◆ **What is expected**
Exactly reproduce the line that contains "phylum: Chordata" and all lines after it in the entries below, through the very last line.

□ □ □

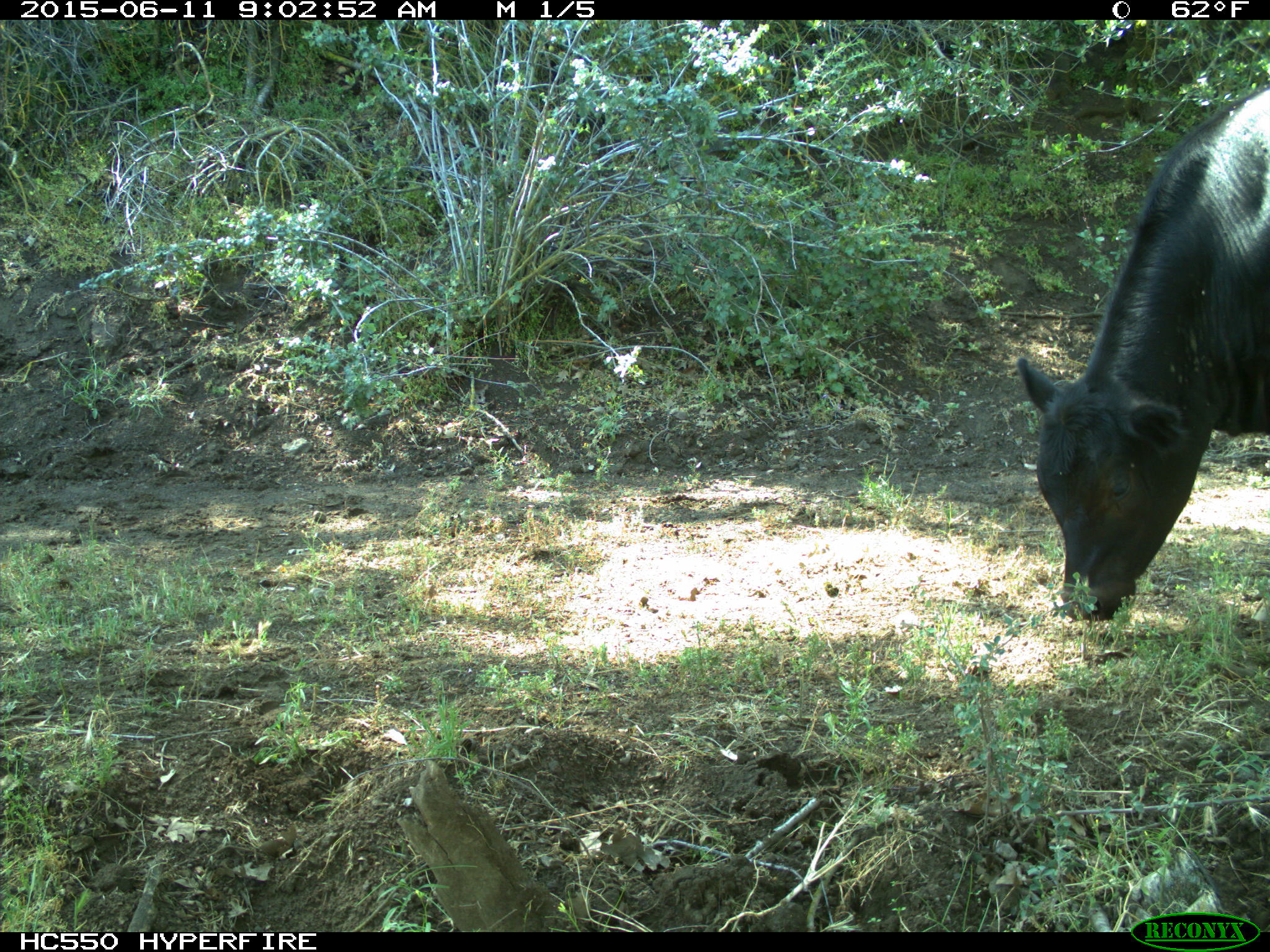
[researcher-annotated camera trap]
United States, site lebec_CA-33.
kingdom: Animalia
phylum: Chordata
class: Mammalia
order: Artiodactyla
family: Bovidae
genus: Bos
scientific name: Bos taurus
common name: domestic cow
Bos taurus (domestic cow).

□ □ □

◆ **Result of the task**
phylum: Chordata
class: Mammalia
order: Artiodactyla
family: Bovidae
genus: Bos
scientific name: Bos taurus
common name: domestic cow
Bos taurus (domestic cow).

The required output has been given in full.